[Rows from a spatial question set]
+ + +

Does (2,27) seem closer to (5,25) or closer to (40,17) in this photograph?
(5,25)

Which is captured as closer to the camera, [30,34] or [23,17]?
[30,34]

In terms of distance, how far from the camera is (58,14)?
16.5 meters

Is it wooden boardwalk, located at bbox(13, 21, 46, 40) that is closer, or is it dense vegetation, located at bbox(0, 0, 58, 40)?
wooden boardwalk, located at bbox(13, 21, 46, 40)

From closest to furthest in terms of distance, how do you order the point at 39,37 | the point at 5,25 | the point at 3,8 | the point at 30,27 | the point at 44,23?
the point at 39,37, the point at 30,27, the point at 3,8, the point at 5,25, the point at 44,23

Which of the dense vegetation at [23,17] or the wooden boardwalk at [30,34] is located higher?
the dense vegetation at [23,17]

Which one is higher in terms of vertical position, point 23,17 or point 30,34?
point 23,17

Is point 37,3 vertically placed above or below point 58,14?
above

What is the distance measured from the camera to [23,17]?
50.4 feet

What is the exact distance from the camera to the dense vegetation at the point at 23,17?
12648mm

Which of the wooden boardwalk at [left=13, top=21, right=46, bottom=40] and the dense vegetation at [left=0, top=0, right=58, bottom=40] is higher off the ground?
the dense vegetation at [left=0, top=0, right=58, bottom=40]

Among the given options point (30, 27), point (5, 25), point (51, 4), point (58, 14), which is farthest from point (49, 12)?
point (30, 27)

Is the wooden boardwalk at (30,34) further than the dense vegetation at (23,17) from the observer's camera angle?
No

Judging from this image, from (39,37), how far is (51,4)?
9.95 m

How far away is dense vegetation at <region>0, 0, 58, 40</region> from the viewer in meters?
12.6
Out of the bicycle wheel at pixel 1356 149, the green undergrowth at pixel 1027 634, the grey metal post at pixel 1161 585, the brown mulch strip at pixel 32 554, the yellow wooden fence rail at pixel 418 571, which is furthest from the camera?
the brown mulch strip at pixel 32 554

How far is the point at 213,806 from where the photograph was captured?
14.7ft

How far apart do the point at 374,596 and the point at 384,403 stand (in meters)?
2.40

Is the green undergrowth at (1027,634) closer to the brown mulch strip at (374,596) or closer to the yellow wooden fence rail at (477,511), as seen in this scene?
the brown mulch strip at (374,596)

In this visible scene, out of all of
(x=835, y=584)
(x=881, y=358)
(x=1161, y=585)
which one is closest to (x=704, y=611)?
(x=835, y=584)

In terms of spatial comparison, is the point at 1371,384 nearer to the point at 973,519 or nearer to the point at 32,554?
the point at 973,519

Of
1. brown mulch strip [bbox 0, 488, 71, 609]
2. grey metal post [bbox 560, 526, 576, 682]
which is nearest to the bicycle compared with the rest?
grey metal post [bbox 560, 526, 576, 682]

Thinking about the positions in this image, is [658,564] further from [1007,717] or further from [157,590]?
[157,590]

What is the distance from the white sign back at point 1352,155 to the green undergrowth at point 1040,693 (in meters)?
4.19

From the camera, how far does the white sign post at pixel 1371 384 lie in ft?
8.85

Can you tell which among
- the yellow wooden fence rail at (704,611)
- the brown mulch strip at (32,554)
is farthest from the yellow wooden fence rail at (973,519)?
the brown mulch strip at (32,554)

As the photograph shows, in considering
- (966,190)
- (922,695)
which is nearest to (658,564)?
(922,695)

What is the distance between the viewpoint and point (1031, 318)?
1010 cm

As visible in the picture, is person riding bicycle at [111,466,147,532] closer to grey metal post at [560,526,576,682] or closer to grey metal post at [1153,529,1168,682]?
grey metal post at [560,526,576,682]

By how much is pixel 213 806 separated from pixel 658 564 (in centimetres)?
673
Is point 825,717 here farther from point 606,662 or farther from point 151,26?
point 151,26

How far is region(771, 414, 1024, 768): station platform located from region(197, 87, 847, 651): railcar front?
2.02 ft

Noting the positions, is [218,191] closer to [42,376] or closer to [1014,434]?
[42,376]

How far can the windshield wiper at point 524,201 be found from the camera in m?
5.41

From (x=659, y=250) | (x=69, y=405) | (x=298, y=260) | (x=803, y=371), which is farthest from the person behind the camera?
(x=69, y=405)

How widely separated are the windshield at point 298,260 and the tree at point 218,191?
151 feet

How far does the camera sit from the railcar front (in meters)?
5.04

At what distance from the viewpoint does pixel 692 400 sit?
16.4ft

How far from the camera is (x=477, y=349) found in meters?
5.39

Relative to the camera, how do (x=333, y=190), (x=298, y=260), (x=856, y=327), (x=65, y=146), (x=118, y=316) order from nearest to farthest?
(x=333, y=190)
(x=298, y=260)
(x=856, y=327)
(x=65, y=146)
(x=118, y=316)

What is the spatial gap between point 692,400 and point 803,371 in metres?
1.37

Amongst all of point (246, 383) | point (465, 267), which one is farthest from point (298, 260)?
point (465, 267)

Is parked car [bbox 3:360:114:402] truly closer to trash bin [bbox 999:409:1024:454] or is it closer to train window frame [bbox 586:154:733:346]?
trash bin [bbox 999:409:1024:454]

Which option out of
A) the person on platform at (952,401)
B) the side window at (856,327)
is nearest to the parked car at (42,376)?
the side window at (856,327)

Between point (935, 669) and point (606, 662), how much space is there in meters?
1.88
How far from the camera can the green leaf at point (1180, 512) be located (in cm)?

+ + +

What to do » Reproduce verbatim everything in the rows above, from the line containing "Is parked car" down through the final row, including both of those lines.

Answer to the problem »
Is parked car [bbox 3:360:114:402] truly closer to trash bin [bbox 999:409:1024:454] or is it closer to train window frame [bbox 586:154:733:346]?
trash bin [bbox 999:409:1024:454]

Which option out of
A) the person on platform at (952,401)
B) the side window at (856,327)
is nearest to the parked car at (42,376)?
the side window at (856,327)

Between point (935, 669) and point (606, 662), how much space is there in meters?
1.88
How far from the camera can the green leaf at point (1180, 512) be located (in cm)?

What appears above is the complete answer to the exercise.